▸ Data entries
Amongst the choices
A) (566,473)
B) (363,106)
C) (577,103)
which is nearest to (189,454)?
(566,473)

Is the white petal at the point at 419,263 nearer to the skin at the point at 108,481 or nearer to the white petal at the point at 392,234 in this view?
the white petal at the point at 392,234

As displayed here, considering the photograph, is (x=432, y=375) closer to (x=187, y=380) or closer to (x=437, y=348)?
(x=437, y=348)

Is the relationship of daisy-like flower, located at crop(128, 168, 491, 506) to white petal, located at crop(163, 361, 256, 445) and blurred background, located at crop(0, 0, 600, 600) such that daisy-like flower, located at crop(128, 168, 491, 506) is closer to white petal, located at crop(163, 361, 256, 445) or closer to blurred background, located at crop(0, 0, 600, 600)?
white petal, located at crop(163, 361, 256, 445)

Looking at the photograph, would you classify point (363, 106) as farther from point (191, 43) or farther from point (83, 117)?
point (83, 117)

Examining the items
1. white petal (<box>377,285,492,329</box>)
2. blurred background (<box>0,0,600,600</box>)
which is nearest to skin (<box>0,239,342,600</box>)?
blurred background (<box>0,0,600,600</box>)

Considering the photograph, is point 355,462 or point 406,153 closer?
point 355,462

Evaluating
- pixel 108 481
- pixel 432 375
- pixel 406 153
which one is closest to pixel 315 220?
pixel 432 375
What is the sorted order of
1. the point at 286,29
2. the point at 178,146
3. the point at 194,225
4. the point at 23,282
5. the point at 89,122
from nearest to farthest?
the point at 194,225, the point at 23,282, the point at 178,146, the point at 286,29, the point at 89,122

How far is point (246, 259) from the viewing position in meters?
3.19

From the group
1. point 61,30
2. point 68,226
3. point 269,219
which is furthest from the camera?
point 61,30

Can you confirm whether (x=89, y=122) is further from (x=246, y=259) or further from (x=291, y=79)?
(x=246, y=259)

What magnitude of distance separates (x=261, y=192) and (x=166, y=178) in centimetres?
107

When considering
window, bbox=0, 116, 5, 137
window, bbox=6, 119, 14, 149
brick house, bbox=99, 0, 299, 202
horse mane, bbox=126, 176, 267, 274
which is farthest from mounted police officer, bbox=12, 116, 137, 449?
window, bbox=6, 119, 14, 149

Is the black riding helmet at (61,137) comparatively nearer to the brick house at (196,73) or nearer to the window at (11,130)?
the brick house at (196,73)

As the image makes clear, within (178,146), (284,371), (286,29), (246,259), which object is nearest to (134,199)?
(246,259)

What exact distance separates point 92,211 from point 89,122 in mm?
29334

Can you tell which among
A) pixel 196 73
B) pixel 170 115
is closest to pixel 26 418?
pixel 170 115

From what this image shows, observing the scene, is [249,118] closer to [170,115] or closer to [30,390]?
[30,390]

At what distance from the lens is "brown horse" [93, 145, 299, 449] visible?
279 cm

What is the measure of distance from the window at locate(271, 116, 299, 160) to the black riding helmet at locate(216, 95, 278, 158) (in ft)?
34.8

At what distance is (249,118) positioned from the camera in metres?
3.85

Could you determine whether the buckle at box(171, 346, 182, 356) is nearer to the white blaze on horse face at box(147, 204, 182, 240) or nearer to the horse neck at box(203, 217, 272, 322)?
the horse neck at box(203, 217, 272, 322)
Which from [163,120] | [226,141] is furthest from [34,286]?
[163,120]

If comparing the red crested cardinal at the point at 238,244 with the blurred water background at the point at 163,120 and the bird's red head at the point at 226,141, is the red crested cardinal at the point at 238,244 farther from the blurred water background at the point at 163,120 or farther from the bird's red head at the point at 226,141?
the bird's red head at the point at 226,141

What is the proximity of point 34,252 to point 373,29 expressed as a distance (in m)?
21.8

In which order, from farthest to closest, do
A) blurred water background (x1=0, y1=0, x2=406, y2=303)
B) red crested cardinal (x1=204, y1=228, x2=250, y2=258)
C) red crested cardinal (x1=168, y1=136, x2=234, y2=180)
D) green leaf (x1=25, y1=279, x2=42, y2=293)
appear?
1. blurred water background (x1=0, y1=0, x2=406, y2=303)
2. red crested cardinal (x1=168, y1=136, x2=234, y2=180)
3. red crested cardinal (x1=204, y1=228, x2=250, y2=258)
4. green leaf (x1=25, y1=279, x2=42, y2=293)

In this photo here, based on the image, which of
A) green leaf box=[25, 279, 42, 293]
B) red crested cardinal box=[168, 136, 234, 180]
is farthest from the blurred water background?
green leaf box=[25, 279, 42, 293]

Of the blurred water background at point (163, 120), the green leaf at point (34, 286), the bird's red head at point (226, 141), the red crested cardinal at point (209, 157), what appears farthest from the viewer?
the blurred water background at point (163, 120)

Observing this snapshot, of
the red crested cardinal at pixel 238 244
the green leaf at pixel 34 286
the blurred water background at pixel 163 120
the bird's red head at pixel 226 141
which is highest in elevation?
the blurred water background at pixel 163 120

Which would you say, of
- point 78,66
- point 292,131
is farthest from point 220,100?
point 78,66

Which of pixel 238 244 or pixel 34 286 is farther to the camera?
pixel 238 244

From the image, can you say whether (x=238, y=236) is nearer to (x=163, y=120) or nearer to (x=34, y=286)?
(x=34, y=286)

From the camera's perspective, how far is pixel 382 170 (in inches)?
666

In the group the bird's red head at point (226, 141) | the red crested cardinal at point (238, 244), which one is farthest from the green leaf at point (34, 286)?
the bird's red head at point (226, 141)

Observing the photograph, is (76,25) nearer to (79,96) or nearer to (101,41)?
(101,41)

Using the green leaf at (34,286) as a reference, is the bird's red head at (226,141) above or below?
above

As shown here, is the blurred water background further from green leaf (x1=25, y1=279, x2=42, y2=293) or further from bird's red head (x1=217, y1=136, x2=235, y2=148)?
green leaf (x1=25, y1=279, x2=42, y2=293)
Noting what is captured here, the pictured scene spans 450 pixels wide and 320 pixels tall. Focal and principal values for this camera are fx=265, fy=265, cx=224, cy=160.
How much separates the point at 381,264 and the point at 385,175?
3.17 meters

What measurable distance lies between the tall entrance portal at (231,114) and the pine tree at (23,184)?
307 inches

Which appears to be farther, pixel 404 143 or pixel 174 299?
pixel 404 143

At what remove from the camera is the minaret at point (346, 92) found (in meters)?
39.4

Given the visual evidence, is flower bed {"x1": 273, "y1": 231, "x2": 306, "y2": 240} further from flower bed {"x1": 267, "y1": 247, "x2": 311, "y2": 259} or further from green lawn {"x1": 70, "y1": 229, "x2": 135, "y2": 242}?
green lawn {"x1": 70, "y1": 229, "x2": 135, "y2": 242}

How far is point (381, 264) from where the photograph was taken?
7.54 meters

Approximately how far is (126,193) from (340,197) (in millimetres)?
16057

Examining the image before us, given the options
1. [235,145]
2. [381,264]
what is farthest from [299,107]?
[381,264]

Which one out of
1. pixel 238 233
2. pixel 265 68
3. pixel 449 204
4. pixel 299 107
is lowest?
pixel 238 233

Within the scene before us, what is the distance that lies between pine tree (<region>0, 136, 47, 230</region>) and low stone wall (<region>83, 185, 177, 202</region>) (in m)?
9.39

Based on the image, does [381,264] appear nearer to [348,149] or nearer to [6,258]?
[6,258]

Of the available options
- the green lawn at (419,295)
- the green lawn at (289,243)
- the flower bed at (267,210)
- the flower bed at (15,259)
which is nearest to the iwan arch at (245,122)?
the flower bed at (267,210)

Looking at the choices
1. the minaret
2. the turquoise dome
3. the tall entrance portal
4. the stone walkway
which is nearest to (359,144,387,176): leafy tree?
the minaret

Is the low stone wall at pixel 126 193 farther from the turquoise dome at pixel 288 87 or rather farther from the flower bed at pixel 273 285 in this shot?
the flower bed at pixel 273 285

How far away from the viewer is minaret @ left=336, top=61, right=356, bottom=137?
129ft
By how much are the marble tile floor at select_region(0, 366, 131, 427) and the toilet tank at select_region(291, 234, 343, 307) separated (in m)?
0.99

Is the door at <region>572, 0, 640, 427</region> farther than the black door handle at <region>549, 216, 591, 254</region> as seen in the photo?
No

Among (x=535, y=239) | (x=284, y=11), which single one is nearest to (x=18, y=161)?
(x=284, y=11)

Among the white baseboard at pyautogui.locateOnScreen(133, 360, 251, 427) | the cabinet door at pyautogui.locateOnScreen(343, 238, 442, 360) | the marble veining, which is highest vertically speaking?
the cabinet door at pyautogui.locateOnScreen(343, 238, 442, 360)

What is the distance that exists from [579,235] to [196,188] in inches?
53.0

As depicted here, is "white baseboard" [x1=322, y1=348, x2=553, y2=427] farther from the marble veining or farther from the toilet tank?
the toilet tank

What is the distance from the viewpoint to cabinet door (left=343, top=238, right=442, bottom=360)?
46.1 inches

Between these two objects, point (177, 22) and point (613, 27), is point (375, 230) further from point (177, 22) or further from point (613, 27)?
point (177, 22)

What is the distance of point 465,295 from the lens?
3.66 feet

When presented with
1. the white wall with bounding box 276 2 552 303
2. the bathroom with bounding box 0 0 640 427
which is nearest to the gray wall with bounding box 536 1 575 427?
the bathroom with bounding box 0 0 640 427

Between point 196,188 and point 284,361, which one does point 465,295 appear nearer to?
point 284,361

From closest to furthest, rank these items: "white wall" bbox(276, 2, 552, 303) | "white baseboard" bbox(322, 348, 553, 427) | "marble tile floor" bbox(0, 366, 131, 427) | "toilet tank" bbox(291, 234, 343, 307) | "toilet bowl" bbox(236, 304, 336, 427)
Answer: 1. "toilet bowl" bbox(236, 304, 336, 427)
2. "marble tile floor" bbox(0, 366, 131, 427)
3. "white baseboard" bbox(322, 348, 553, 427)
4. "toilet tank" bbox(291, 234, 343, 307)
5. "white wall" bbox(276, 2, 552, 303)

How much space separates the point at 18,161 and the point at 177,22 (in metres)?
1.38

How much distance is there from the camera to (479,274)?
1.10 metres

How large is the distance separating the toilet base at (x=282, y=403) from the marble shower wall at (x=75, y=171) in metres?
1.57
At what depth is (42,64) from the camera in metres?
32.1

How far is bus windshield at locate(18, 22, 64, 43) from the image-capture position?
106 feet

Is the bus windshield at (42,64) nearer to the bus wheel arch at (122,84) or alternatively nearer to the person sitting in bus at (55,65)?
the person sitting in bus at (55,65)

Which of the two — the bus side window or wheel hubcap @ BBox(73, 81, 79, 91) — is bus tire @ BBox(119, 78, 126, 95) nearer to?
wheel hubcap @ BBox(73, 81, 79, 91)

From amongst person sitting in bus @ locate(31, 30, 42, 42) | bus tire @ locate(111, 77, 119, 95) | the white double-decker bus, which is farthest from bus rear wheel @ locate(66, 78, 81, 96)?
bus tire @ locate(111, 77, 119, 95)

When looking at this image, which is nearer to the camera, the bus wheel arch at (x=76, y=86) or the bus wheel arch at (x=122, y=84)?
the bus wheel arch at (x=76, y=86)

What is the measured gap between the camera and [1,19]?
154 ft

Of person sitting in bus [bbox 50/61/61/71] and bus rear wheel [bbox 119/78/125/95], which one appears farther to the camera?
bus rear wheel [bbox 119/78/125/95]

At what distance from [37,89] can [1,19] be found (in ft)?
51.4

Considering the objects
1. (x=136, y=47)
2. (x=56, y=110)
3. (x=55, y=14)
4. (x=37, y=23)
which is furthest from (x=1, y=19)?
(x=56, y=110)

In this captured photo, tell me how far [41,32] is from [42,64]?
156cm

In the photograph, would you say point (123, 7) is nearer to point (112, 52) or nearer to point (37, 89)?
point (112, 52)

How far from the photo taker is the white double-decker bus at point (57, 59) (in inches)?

▸ Directions
Starting at the line that contains "Is the bus windshield", print every line through the end of the listing, word for word. Leave out all the rest.

▸ Solution for this problem
Is the bus windshield at (42,64) nearer to the bus wheel arch at (122,84) or alternatively nearer to the person sitting in bus at (55,65)?
the person sitting in bus at (55,65)

Which of the two — the bus side window or wheel hubcap @ BBox(73, 81, 79, 91) — is bus tire @ BBox(119, 78, 126, 95) nearer to?
wheel hubcap @ BBox(73, 81, 79, 91)

From amongst person sitting in bus @ locate(31, 30, 42, 42) | bus tire @ locate(111, 77, 119, 95) | the white double-decker bus, which is farthest from bus rear wheel @ locate(66, 78, 81, 96)?
bus tire @ locate(111, 77, 119, 95)

When looking at this image, which is nearer to the camera, the bus wheel arch at (x=76, y=86) or the bus wheel arch at (x=122, y=84)?
the bus wheel arch at (x=76, y=86)

What is the measured gap between the camera and [1,19]?
154 ft

Of person sitting in bus [bbox 50/61/61/71] and bus rear wheel [bbox 119/78/125/95], which one appears farther to the camera?
bus rear wheel [bbox 119/78/125/95]

At what distance from [37,89] can [1,19] be found (in ft)?
51.4

Considering the objects
1. (x=136, y=47)
2. (x=56, y=110)
3. (x=55, y=14)
4. (x=37, y=23)
which is furthest from (x=1, y=19)?
(x=56, y=110)

In this captured photo, tell me how far [41,32] is from [42,64]?
156cm

In the photograph, would you say point (123, 7) is nearer to point (112, 52) or nearer to point (37, 89)?
point (112, 52)

How far from the photo taker is the white double-decker bus at point (57, 59) (in inches)?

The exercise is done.